Aim
In the blog entry below, which birthday does the writer say is coming up in a few weeks?

I haven't been posting much for a while mainly due to getting involved in another project that requires time and planning as well, not that it matters much in general since you will barely ever find something highly philosophical or mind enriching here anyways. From time to time I grasp enough motivation to come up with a poem after a particular word has been spinning in my head. The below would probably classify easily as midlife crisis engagement as I am nearing my 29th birthday in a few weeks, but I tend to see the positive aspect despite being a big fan of the "Grumpy Cat".
So what does the above have to do with the title of this blog entry? One of my favorite sayings is the following:
"I am a nobody on the way to become a somebody and earn the respect of everybody that matters."
Though I am not 100% sure where I picked it up, one could say that describes my mindset a lot of times. So far I have not really earned any respect or reputation that I personally think is of any significance yet and stick to do what I know best ... work. This probably sounds more dramatic than it actually is and surely a psychologist would immediately come up with a bizarre assumption what must have gone wrong in my childhood.
I rather see myself as pessimistic optimist that tends to have a dark humor and some people like it whereas others are easily disgusted. Personally I am convinced that I by far have not used my potential or skills yet, due to laziness and trying to push back responsibility for my own actions.

Supplied data
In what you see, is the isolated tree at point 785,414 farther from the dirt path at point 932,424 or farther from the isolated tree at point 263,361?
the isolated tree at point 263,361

Exercise response
The writer's 29th birthday.